According to King Solomon, there is a time for everything under the sun.
A time for peace, a time for war. A time to laugh, a time to cry. A time to give and a time to hold back.
This 17-year-old youth whose mother just passed away wants to know if he is being unkind for refusing to help his uncle whose wife is very ill. His mom has left him some money for his college education, and his uncle is begging him to give him part of that inheritance.
Before attempting to make any judgment, it’s best to hear OP’s story first, which was posted on Reddit’s r/AmItheA–hole forum under the name u/5Gspeed4234: “My mom had me when she was young. My grandparents were strictly religious and disowned her soon after I was born. The family cut contact with her save for a few relatives.”
He continued to tell, “My mom struggled a lot in her life. She worked a lot and saved money for me to go to medical school, which has been dream since I was 11. No one helped, and I remember when mom got sick and we were about to be homeless, her brother (my uncle) Frank (M37) refused to take us in, saying his wife was sick and there was no room for us. Her friend took us in, then mom got back on her feet.”
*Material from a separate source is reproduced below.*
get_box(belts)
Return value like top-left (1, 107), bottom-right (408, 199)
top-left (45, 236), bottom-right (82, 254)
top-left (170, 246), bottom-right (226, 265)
OP’s mother worked hard, but unfortunately, she passed away half a year ago. However, she entrusted her best friend with the money she had saved for her son’s college education. But OP’s uncle learned about his inheritance, and he contacted OP’s guardian so he could ask for financial help.
OP met his uncle, but he decided to refuse to give him his mom’s savings because it is his mom’s dream for him to finish his studies. His uncle did everything to appeal to him, going into hysterics, hounding him, and influencing their other relatives to force OP to give him his college fund, which his uncle promised to pay back.
But OP feels he must protect the fruit of his mom’s hard work and her dream for him so he will not suffer the same hardship that she went through.
Do you agree with this teenager’s decision?
Many AITA members think that OP is right and he should fight for the fulfillment of his mom’s aspiration for him.
A commenter could not hold back from saying, “He asked what your mom would want??? Ummm, the audacity!!! Also she very clearly wanted OP to have that money for himself/his future. OP, I’m so sorry you have to be [going] through this while you are grieving. Block him and tell him if he continues to harass you while you’re mourning a loss you’ll make a police report.”
Another person expressed support for young OP: “I am with you! My thought exactly. Also, OP told the uncle ‘No,’ and he’s not respecting that as an answer – Instead uncle is using relentless guilt-tripping. OP if you are reading this: You are doing the right thing by not sharing the inheritance with your uncle. You are taking care of yourself AND respecting your mother’s wishes for the use of the inheritance for your education. Block him everywhere and all the other enabling relatives too.”
This Reddit user shared the same opinion. “I agree. Block him. Your mother worked her ass off for your future with no help from her family. Giving that up to help them would be a slap in her face. Go live the life your mother dreamed of for you.”
Of course, there are also some on the forum who doubt if the sick wife story is true and a lot of money is actually needed for surgery. In this age and time, people invent a lot of stories for their benefit. OP’s uncle does not seem to be a trustworthy person, much less an honorable one.
Saying no to a questionable character is always the best thing to do.